# beagle pup and raccoon



## PencilMeIn (Sep 2, 2010)

I don't normally use charcoal, but these were done as entries for our local fair coming up.


----------



## CalicoCat (Sep 4, 2010)

Aww. That is cute!


----------



## PencilMeIn (Sep 2, 2010)

....Thanks!


----------



## NaturePhoto1 (Sep 4, 2010)

LOVE Racoons. Love your drawing!


----------



## PencilMeIn (Sep 2, 2010)

Thank you!


----------



## Mike (Sep 7, 2010)

Both are great! I especially like the way you've captured the fluffiness of the racoon's fur!


----------



## PencilMeIn (Sep 2, 2010)

Thanks, Mike!

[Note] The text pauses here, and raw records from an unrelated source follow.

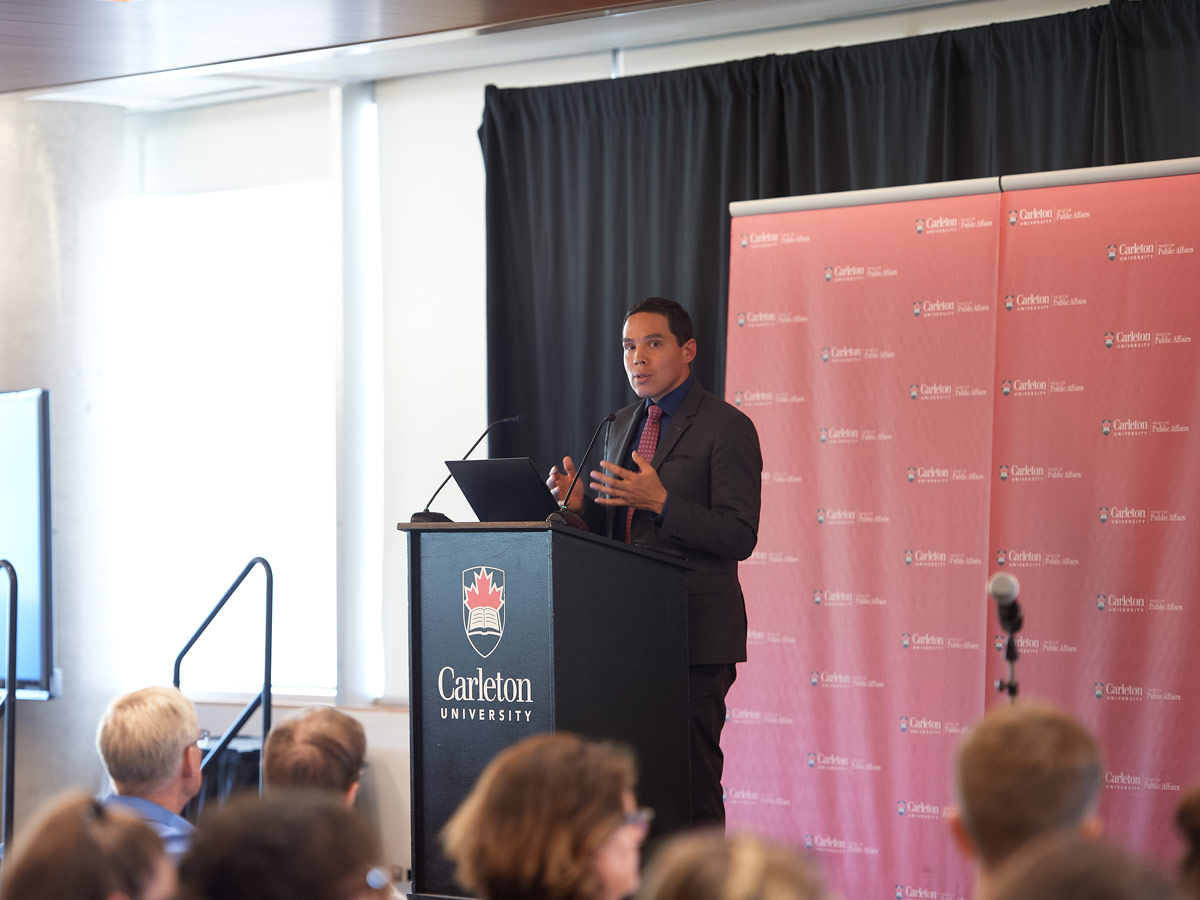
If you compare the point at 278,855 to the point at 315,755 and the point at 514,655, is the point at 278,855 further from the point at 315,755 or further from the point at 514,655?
the point at 514,655

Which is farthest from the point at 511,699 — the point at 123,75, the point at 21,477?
the point at 21,477

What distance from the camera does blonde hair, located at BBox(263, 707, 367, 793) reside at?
201 centimetres

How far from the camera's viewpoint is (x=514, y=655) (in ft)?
9.21

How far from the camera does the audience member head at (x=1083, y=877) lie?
3.37ft

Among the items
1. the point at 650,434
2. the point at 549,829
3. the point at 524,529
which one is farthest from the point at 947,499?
the point at 549,829

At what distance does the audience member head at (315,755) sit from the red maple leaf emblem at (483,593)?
78cm

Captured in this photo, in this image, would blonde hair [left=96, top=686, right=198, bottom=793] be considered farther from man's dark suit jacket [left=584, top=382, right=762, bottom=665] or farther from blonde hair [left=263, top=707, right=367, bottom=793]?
man's dark suit jacket [left=584, top=382, right=762, bottom=665]

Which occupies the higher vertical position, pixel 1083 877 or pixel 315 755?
pixel 1083 877

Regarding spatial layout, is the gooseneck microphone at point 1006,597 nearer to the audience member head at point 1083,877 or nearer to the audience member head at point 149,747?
the audience member head at point 1083,877

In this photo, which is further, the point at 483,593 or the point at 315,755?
the point at 483,593

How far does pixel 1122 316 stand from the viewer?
4.08 metres

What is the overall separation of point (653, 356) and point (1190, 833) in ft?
7.32

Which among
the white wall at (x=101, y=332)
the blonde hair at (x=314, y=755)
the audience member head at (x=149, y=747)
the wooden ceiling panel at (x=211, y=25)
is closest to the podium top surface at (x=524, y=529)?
the audience member head at (x=149, y=747)

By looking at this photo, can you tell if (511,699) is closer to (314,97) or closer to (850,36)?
(850,36)
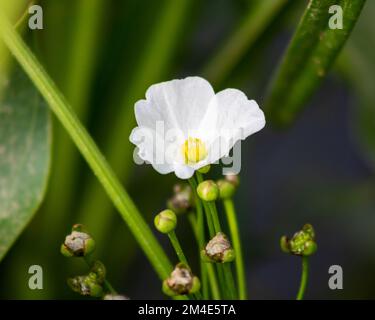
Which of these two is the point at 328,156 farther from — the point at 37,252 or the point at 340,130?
the point at 37,252

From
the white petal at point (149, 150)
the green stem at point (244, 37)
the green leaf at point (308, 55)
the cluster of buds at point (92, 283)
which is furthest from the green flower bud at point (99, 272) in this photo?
the green stem at point (244, 37)

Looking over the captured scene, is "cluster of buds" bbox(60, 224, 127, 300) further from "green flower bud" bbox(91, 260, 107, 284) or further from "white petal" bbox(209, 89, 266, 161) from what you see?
"white petal" bbox(209, 89, 266, 161)

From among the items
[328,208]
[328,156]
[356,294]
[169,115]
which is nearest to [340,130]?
[328,156]

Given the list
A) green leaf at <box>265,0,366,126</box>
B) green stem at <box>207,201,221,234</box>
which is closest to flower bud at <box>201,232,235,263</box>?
green stem at <box>207,201,221,234</box>

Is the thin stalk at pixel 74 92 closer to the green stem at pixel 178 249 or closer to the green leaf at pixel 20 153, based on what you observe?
the green leaf at pixel 20 153

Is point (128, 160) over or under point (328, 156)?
Result: under

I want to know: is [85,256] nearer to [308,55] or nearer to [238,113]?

I'm really not fond of charcoals as they're so messy, but I am pleased with my raccoon.


----------



## ArmyGeo (Sep 9, 2010)

I agree with charcoal being messy, but you did a great job with the texture of the fur


----------



## PencilMeIn (Sep 2, 2010)

Thank you!


----------



## TLA (Sep 17, 2010)

Those are adorable!


----------



## PencilMeIn (Sep 2, 2010)

Thank you!


----------



## Wildest Heart (Sep 4, 2010)

Aww the raccoon is sweet! Another animal i believe we're allowed to have where i live...


----------



## PencilMeIn (Sep 2, 2010)

Thanks! We had them as pets when I was a kid. They're so entertaining!


----------



## karaann07 (Nov 7, 2010)

Those are precious! I absolutely love the raccoon! His sweet little face cracks me up. He's like, "What happened??! I was sitting, not I'm falling??" Too cute. Of course, a sweet, snuggly puppy is never hard on the eyes, either. Thansk for sharing these with us! I just love charcoal drawing of animals in particular.


----------



## PencilMeIn (Sep 2, 2010)

Thank you so much! Animals are my subject of choice.


----------



## DLeeG (Oct 20, 2010)

I think your charcoals are your best work.


----------



## PencilMeIn (Sep 2, 2010)

Thanks! I've been trying to do more.


----------



## Starry Night (Dec 16, 2010)

Those are just great. The raccoon is wonderful! And I just loves beagles!


----------



## christy (Feb 17, 2011)

your charcoal drawing of the dog reminded me of my old beagle dog arfy when i was a kid.


----------



## PencilMeIn (Sep 2, 2010)

Thanks Starry Night!

We've had a couple of beagles over the years, naughtiest dogs ever! But they sure make nice art subjects.


----------



## Wingedrat (Nov 3, 2010)

PencilMeIn said:


> Thanks Starry Night!
> 
> We've had a couple of beagles over the years, naughtiest dogs ever! But they sure make nice art subjects.


 
Great job on your creatures.

Beagles, ah. Don't get me started on the hounds... but yes, they are cute. When they're sleeping they can be angelic .


----------



## PencilMeIn (Sep 2, 2010)

LOL, so true...and thanks!


----------



## maisa (Mar 11, 2011)

great work

i love ur work


----------